The “scientifically pure indices” are “their” standard way of keeping us in line, by giving everything a number and rational score. “Chessboxing” seems like another typical gag since the scales for the mind and body have utterly no connection!
 
A lot of modern life is like that. I just read of a fungus hybridised with killer funnel-web spider DNA that kills mosquitoes
Things that have no connection in nature usually it is a bad idea to splice. If you go to a wild bit of growth that’s been left awhile, what you might get is brambles, sputum, a lot of insects, birds that feed off them, sedge and stones and snails and worms. What connects the species is the predator-prey cycle, the build-up of humus (decayed matter), the strength and fertility of the wild patch.
Nothing can replace that strength; it builds-up over time and is intricate with nooks and crannies. The intricacy of strength provides homes for innumerable bugs and beasties; it’s a mixture of dirt and cleanliness.
Modern hygienic science tries to do without that cycle, and so loses the strength. Their hybridised forms are signs of weakness. They cover up their weakness with “scientifically pure indices”; scales and grades and numbers.
Grades of weakness, because strength is simply earth, air, water, plant, animal undivided and free. It’s the Africa that Laurens Van der Post speaks of (). So, the decrepit train ride with smells and beasts is a sort of metaphor for travel and adventure; where the physicality hits you and where the psyche is free.
It’s the other side of blood and the chase, where animals dose on the bough and idly eye eachother; where the Ark-like differences are raw and untamed. The utterly irrational crowded together is the spirit of freedom – physique and psyche. A journey through a dream. The dream of the universe. The psyche emanates from the unruly physique, and this harks back to Madame Blavatsky’s Theosophy.
Where things are unruly, the archaic bloodlust peaks beneath the surface and establishes a rapport with beasts. I happened to read an article on the unruly Bloomsbury sisters – Margery, Brynhild, Daphne and Noel Olivier.
“Usually rather serious and always noble in looks and manners and in attitude of mind, they could be as unthinkingly cruel as savages. Sometimes they were savages.”.. “ Shocking flirts, and their manners were disgraceful.”(DT)
Their beastliness was described by Noel
she and her sisters “can bear with all kinds of folk at first, extracting from them what is good until they are, as it were, boiled dry; whereupon we at last look at them critically and […] conceive for them a bitter contempt and ennui.” 
This is the medievalist world of psychic differences where we are ruled by planets and not by the scales and grades and numbers of “scientific indices”. The order of the sun, a mirage in the desert (of the wormdollar).
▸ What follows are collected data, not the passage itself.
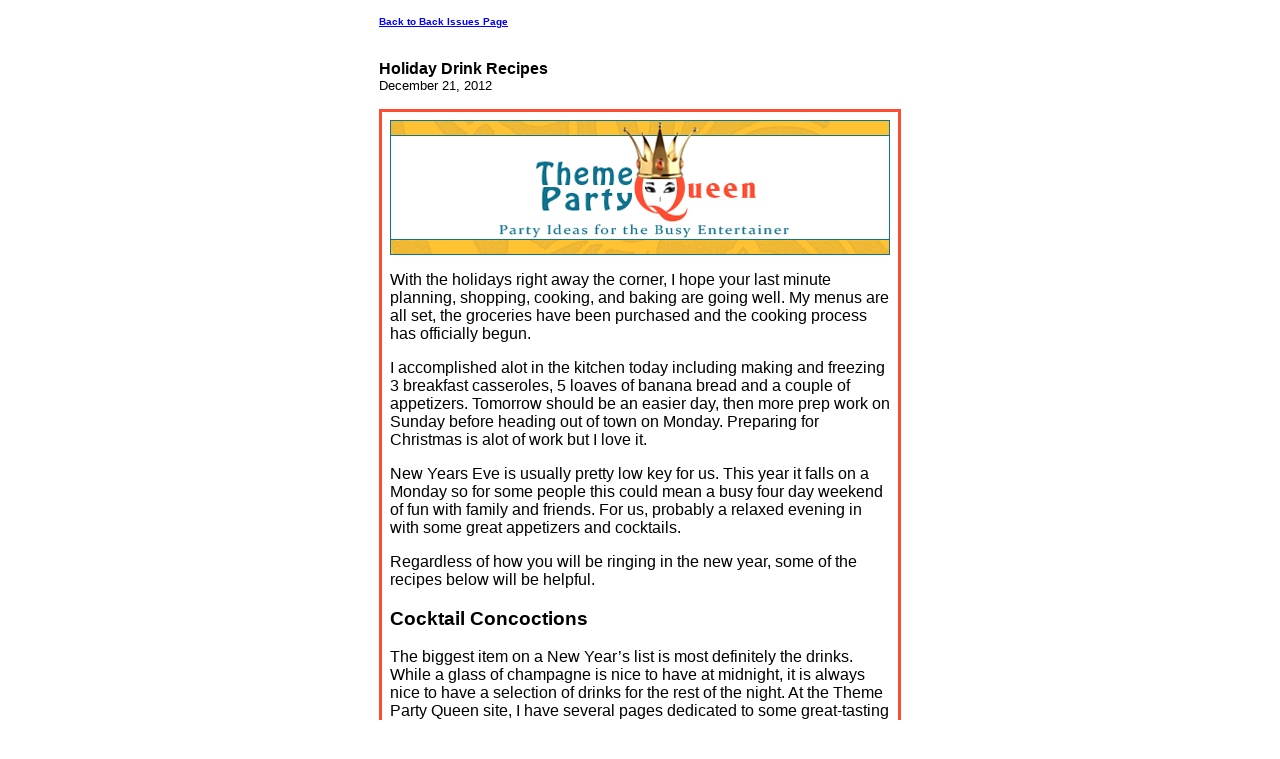

--- FILE ---
content_type: text/html; charset=UTF-8
request_url: http://www.theme-party-queen.com/Party_Queen_EZine-holiday-drink-recipes.html
body_size: 7064
content:
<HTML>
<HEAD>
<meta name="viewport" content="width=device-width, initial-scale=1, maximum-scale=1, minimum-scale=1">
<TITLE>Holiday Drink Recipes</TITLE>
<META http-equiv="Content-Type" content="text/html; charset=UTF-8">
<style>@media screen and (max-width:581px){table{width:100%;border:none;margin:0;padding:1%;background-color:#fff}table td{margin:0;padding:.1%}table font{font-size:100%}table font[size="1"]{font-size:90%}table img,table iframe,table embed{width:100%!important;padding:0;margin:0;float:none}}</style>
</HEAD>
<BODY>
<div style="background-color:#FFFFFF;width:100%;">
<TABLE style="max-width: 500px; width: 100%;" border="0" cellspacing="0" cellpadding="8" bgcolor="#FFFFFF" align="center">
<TR>
<TD><FONT face="Verdana, Arial, Helvetica, sans-serif" size="1"><B><A href="http://www.theme-party-queen.com/Party_Queen_EZine-backissues.html">Back to Back Issues Page</A></B></FONT></TD>
</TR>
<TR>
<TD align="center"><IMG src="[data-uri]"></TD>
</TR>
<TR>
<TD>
<FONT face="Verdana, Arial, Helvetica, sans-serif"><B>Holiday Drink Recipes</B></FONT><BR>
<FONT face="Verdana, Arial, Helvetica, sans-serif" size="2">December 21, 2012</FONT></TD>
</TR>
<TR>
<TD><FONT face="Verdana, Arial, Helvetica, sans-serif" size="2"><p><html></p><p><head></p><p><!--<title>Holiday Drink Recipes</title></p><p><meta name="Keywords" content="holiday drink recipes"></p><p><meta name="Description" content="Count down to the holidays. Find my favorite holiday drink recipes and some easy appetizers."></p><p></p><p>************Upload this file for the SBI Header file as a filler***********</p><p>Allows you to have a colored border around the entire email with no separation between header and body.</p><p>Filename:  ezine-header-filler.jpg </p><p>***********************End Filler File***********************************************--></p><p></head></p><p></p><p></p><p><body bgcolor="#ffffff" LINK="Blue" VLINK="Purple" ALINK="Red" style="text-align: center"></p><p></p><p><table style="border: 3px solid #FD4E33; font-family: Verdana,Times New Roman,serif; text-align: left" bgcolor="#ffffff" width="500" cellpadding="8" cellspacing="0" align="center"></p><p></p><p></p><p></p><p><TR colspan="2"><TD><img src="http://www.theme-party-queen.com/images/ezine-header-jan2012.jpg" align="center" vspace="0" hspace="0" alt="Theme Party Queen" height="135" width="500"/></TD></TR></p><p></p><p><tr colspan="2"><TD><font face="Arial" size="3"></p><p><p>With the holidays right away the corner, I hope your last minute planning, shopping, cooking, and baking are going well. My menus are all set, the groceries have been purchased and the cooking process has officially begun.</p></p><p><p>I accomplished alot in the kitchen today including making and freezing 3 breakfast casseroles, 5 loaves of banana bread and a couple of appetizers. Tomorrow should be an easier day, then more prep work on Sunday before heading out of town on Monday. Preparing for Christmas is alot of work but I love it.</p></p><p><p>New Years Eve is usually pretty low key for us. This year it falls on a Monday so for some people this could mean a busy four day weekend of fun with family and friends. For us, probably a relaxed evening in with some great appetizers and cocktails.</p></p><p><p>Regardless of how you will be ringing in the new year, some of the recipes below will be helpful.</p><h3>Cocktail Concoctions</h3></p><p><p>The biggest item on a New Year’s list is most definitely the drinks. While a glass of champagne is nice to have at midnight, it is always nice to have a selection of drinks for the rest of the night. At the Theme Party Queen site, I have several pages dedicated to some great-tasting and easy-to make-drinks.</p></p><p><p>The pomegranate blueberry martini is a tasty and unique drink to introduce to your friends this year. I also enjoy the chocolate-covered martini, which doubles as dessert. While the Pineapple Bleu is a summer favorite, it is also a great fruity option for the New Year. We also have a nice collection of warm drinks.</p></p><p><p>You will find links to these pages here:</p></p><p><p><a href="http://www.theme-party-queen.com/theme-party-cocktails.html">Holiday Drink Recipes</a></p></p><p><h3>Delicious Dips</h3></p><p><p>A dip is one of the easiest and tastiest finger foods to have at any party. I have a page dedicated to a variety of dips, but I wanted to highlight a few of my favorites here. I recently discovered the Green Chili Ham dip which is very tasty, only takes minutes to make and tastes wonderful.</p></p><p><p>I mentioned before the Crab Dip I made for Thanksgiving. I am making it again for Christmas Eve. Perfect for a special occasion. That recipe can be found here.</p></p><p><p><a href="http://www.theme-party-queen.com/dips.html">Holiday Dip Recipes</a></p></p><p><p>This will be the last newsletter until after the first of the year so I wish you and your family a safe and happy holiday season. Thank you for being a loyal subscriber, reading my newsletters and visiting Theme Party Queen. I really appreciate it.</p></p><p></p><p></p><p></td></tr></p><p></p><p><!--End main content area--></p><p></p><p><tr colspan="3"></p><p><TD><div align="center"></p><p><p style="text-align: center">Until Next Time,</p></p><p><p style="text-align: center"><img src="http://www.free-website-tutorials.com/images/signature.jpg" align="center" vspace="0" hspace="0" alt="Sandee Lembke" height="43" width="90"/></p></p><p></FONT></p><p></p><p><!--End main content area--></p><p></p><p></p><p><!--Social Media Buttons--></p><p><div align="center"></p><p><table><tr></p><p><!--Facebook--></p><p><td width="130" height="48"><a href="https://www.facebook.com/ThemePartyQueen"><img src="[data-uri]" alt="Theme Party Queen on Facebook" border="0" title="Theme Party Queen on Facebook"/></a></td></p><p><!--Follow Me On Pinterest--></p><p><td width="130" height="48"><a href="http://pinterest.com/slembke/"><img src="http://www.theme-party-queen.com/images/theme-party-queen-on-pinterest.jpg" alt="Theme Party Queen Pin It" title="Theme Party Queen Pin It" height="48" width="130" border="0"/></a></td></p><p><!--End Follow Me On Pinterest--></p><p></p><p></p><p></p><p><!--What's New Icon--></p><p><td width="130" height="48"><a href="http://www.theme-party-queen.com/Theme-Party-blog.html"><img src="[data-uri]" alt="Theme Party Queen Blog" border="0" title="Theme Party Queen on Blog"/></a></td></p><p></tr></table></p><p></p><p></p><p></div></p><p></p><p></p><p></BODY></p><p></HTML></p><p></p><p><!--End of template--></FONT></TD>
</TR>
<TR>
<TD><FONT face="Verdana, Arial, Helvetica, sans-serif" size="2"></FONT></TD>
</TR>
<TR>
<TD><FONT face="Verdana, Arial, Helvetica, sans-serif" size="1"><B><A href="http://www.theme-party-queen.com/Party_Queen_EZine-backissues.html">Back to Back Issues Page</A></B></FONT></TD>
</TR>
</TABLE>
</div>
</BODY>
</HTML>
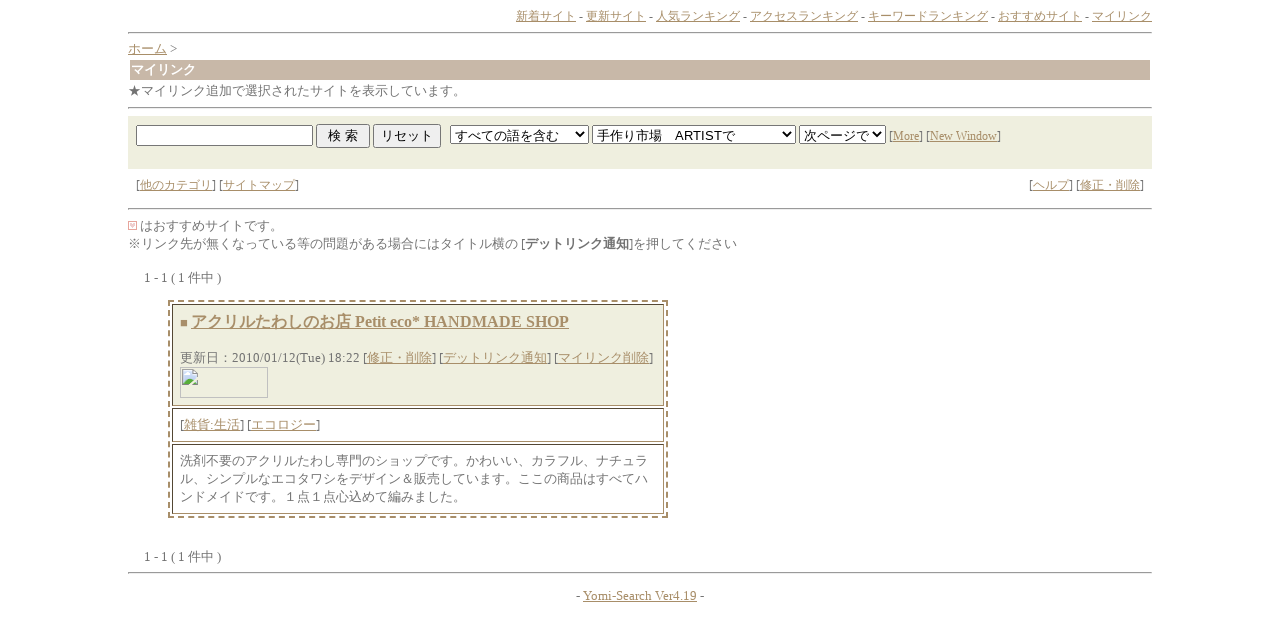

--- FILE ---
content_type: text/html
request_url: http://artist.advance21.net/sarch/yomi.cgi?mylinkact=add&mylinkid=9298
body_size: 2382
content:
<html>
<head>
<!-- �� -->
<title>�}�C�����N</title>
<LINK rel="stylesheet" href="http://artist.advance21.net/sarch/html/style.css" type="text/css">
<script language="javascript">
<!--
function ch_type(sel){
// onchange�ŃE�B���h�E���J�����@��I��
var form=document.form1;
var open_type=sel.options[sel.selectedIndex].value;
if(open_type==1){form.target="_blank";}
else{form.target="";}
}
//-->
</script>
</head>
<body><a name=top></a>

<!-- ���j���[�o�[ -->
<div align=right><font id=small>
<a href="http://artist.advance21.net/sarch/yomi.cgi?mode=new">�V���T�C�g</a> - 
<a href="http://artist.advance21.net/sarch/yomi.cgi?mode=renew">�X�V�T�C�g</a> - 
<a href="http://artist.advance21.net/sarch/rank.cgi">�l�C�����L���O</a> - 
<a href="http://artist.advance21.net/sarch/rank.cgi?mode=rev">�A�N�Z�X�����L���O</a> - 
<a href="http://artist.advance21.net/sarch/rank.cgi?mode=keyrank">�L�[���[�h�����L���O</a> - 
<a href="http://artist.advance21.net/sarch/yomi.cgi?mode=m1">�������߃T�C�g</a> -
<a href="http://artist.advance21.net/sarch/yomi.cgi?mode=mylink">�}�C�����N</a> 
</font></div>
<hr>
The pulp universe of Madame Blavatsky’s planets was taken-up by Talbot Mundy, and in 1975 BWS came out with The Book of Samothrace (Pictorial 50/1) I hazarded that the book was the flaming sun, but another way of viewing it is as a prophecy of solar expansion, one that produces mirror-images (reflections) in a perspective universe.
In the world of reflections there is no freedom, only order. Who are the free spirits of the modern world? There are some tramps in my neighbourhood who had a local feature written on their plight; they are the closest I can think of!

Diagnosed with schizoaffective disorder, she had been on an anti-psychotic medication for 15 years. When she was unable to get this from a GP after moving back to Folkestone around seven years ago, she said her symptoms increasingly affected her state of mind. She said: “All five of my senses, I get hallucinations, I hear voices, I get visual hallucinations, tactile hallucinations.”


For him, reading provides a temporary escape. “I want to go back to college,” he said. “I would love to do graphic design. “Michaela is brilliant at drawing but she has learning difficulties, so you get people looking down on her.”